[Collected data]
════
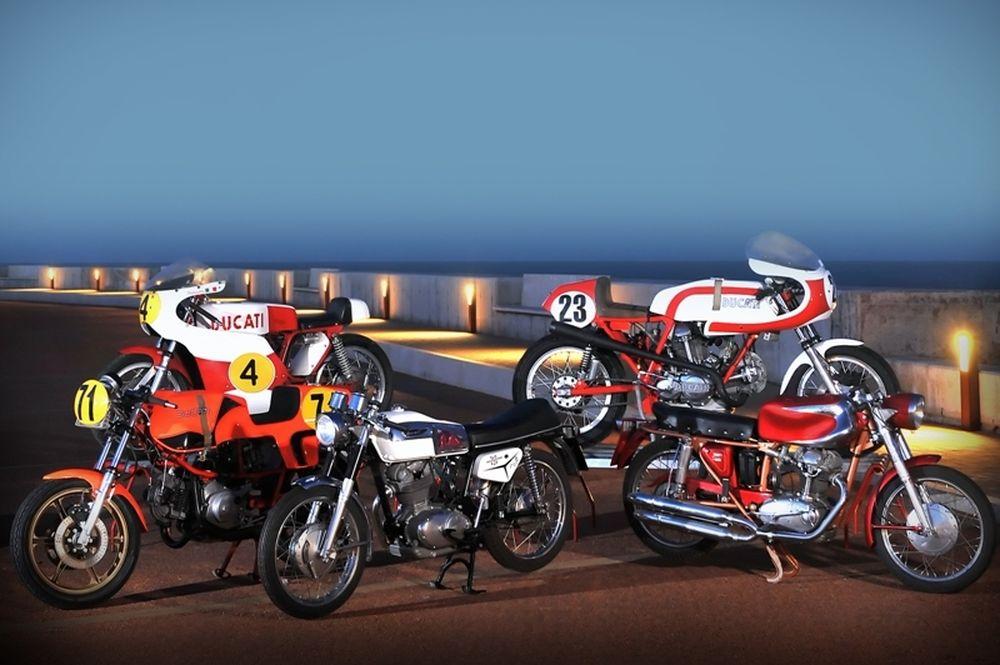 100 Ducati από μία συλλογή σε δημοπρασία (photos)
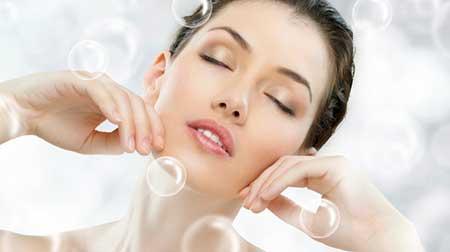 آرایش صورت را چرا باید حتما قبل از خواب پاک کرد؟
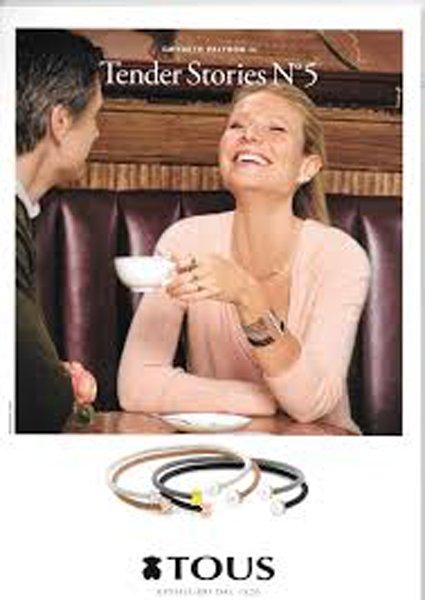 attrice sorride e beve caffe  durante una pubblicita per bracciali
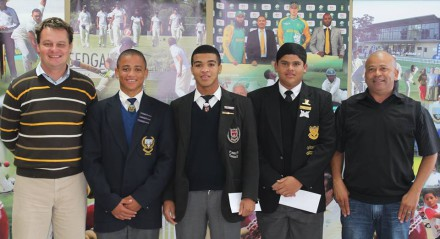 The three recipients are Jean Heunis (Langenhoven Gymnasium – Warriors Cubs and SWD U/19), Eldin Rossouw (Outshoorn High School – SWD U/17) and Levin Muller (Outeniqua High School – SWD u/15).  Also present at the handing-over ceremony were Albertus Kennedy (left), CEO SWD Cricket,  and Johan Weyers (right), Amateur Manager SWD Cricket.
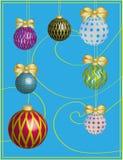 Cartão do ano novo com taças e ornamento do feriado Fotografia de Stock Royalty Free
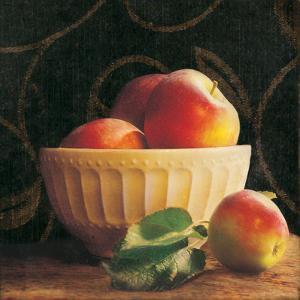 Frutta del Pranzo I by Amy Melious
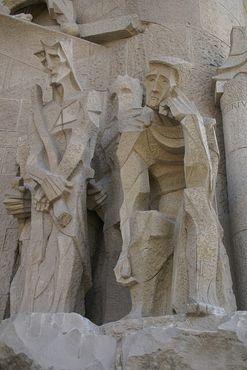 Строгие, угловатые фигуры фасада Страстей являются одними из наиболее спорных особенностей церкви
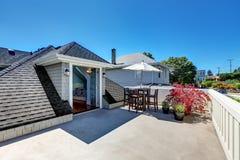 工匠房子屋顶与生活范围的上面大阳台 库存图片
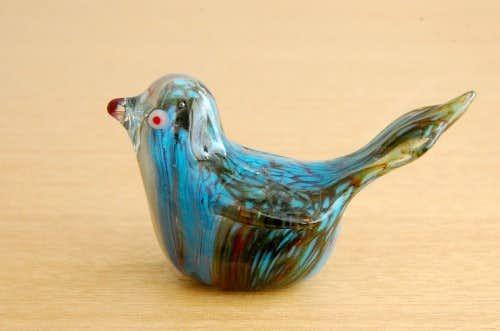 スウェーデンで見つけたガラスの小鳥オブジェ(マーブル模様・S)の商品写真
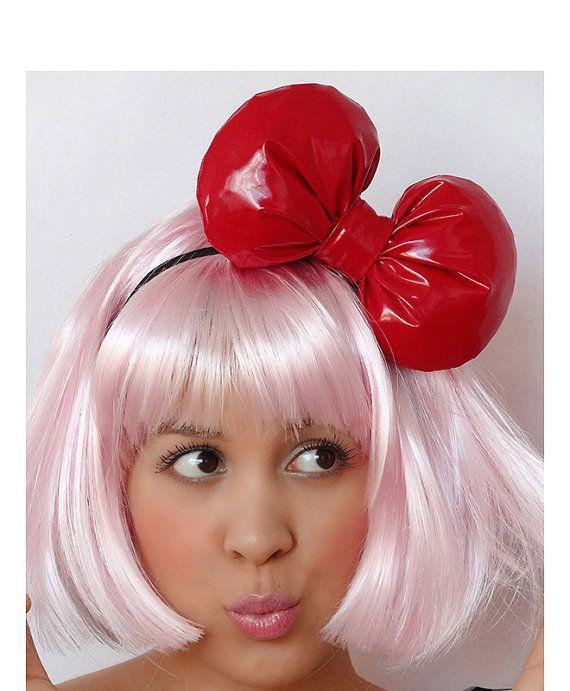 Omg it looks l like 2 cherries on the pink hair soooo super cute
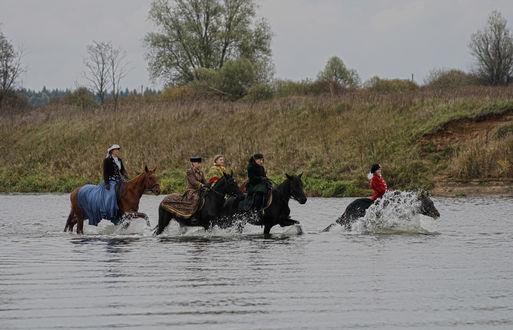 Обои На лошадях в брод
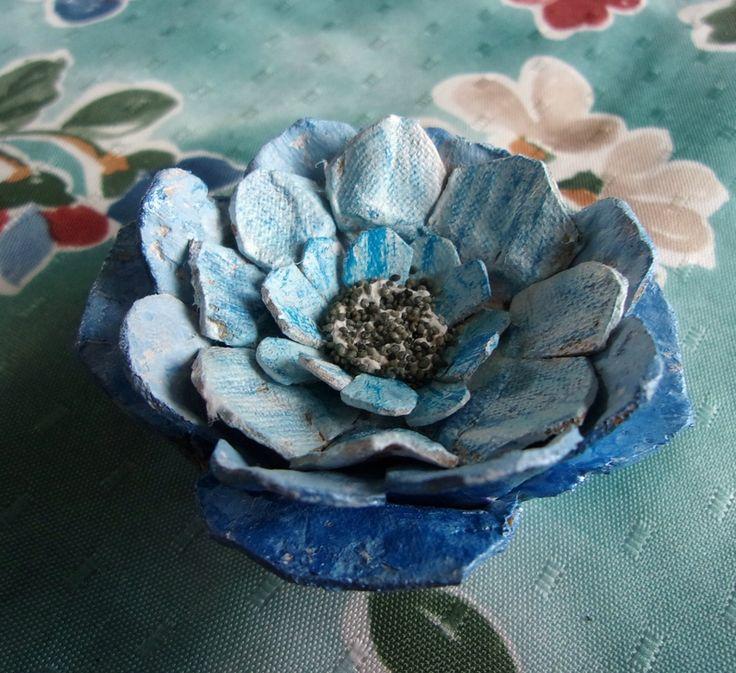 Fleurs en carton d 39 oeufs avec des bo tes doeufs ou du carton d 39 oeufs pinterest - Fleur en carton ...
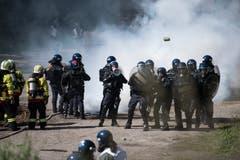 Polizisten proben in Schüpfheim den Ernstfall und schützen Feuerwehrleute vor Demonstranten (Bild Corinne Glanzmann, 25. Mai 2018).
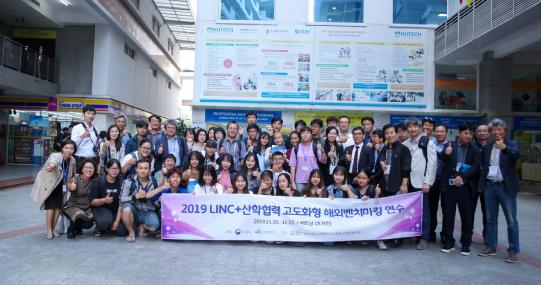 Viện Khoa học xã hội & Nhân văn làm việc với LinC+, mở ra cơ hội học tập và làm việc cho sinh viên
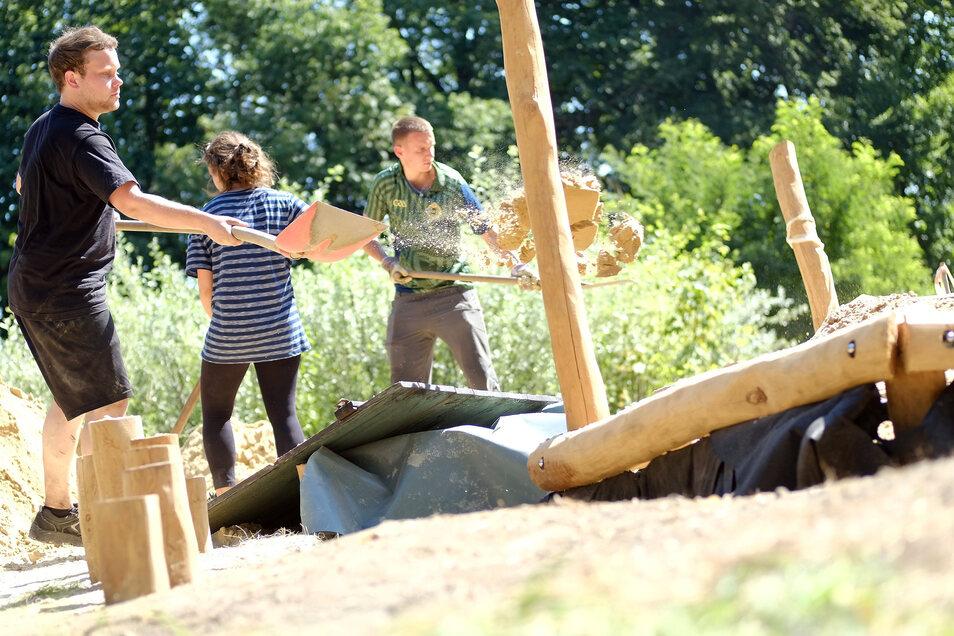 Insgesamt 13 Tonnen Sand haben Jugendliche aus verschiedenen Ländern in den vergangenen Wochen geschippt, um auf dem Gelände an der Jahnhalle einen Sandkasten zu schaffen.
════
• Task to carry out
Leave out all images, then reproduce the entries above exactly.

• Solution for this task
 100 Ducati από μία συλλογή σε δημοπρασία (photos)
 آرایش صورت را چرا باید حتما قبل از خواب پاک کرد؟
 attrice sorride e beve caffe  durante una pubblicita per bracciali
 The three recipients are Jean Heunis (Langenhoven Gymnasium – Warriors Cubs and SWD U/19), Eldin Rossouw (Outshoorn High School – SWD U/17) and Levin Muller (Outeniqua High School – SWD u/15).  Also present at the handing-over ceremony were Albertus Kennedy (left), CEO SWD Cricket,  and Johan Weyers (right), Amateur Manager SWD Cricket.
 Cartão do ano novo com taças e ornamento do feriado Fotografia de Stock Royalty Free
 Frutta del Pranzo I by Amy Melious
 Строгие, угловатые фигуры фасада Страстей являются одними из наиболее спорных особенностей церкви
 工匠房子屋顶与生活范围的上面大阳台 库存图片
 スウェーデンで見つけたガラスの小鳥オブジェ(マーブル模様・S)の商品写真
 Omg it looks l like 2 cherries on the pink hair soooo super cute
 Обои На лошадях в брод
 Fleurs en carton d 39 oeufs avec des bo tes doeufs ou du carton d 39 oeufs pinterest - Fleur en carton ...
 Polizisten proben in Schüpfheim den Ernstfall und schützen Feuerwehrleute vor Demonstranten (Bild Corinne Glanzmann, 25. Mai 2018).
 Viện Khoa học xã hội & Nhân văn làm việc với LinC+, mở ra cơ hội học tập và làm việc cho sinh viên
 Insgesamt 13 Tonnen Sand haben Jugendliche aus verschiedenen Ländern in den vergangenen Wochen geschippt, um auf dem Gelände an der Jahnhalle einen Sandkasten zu schaffen.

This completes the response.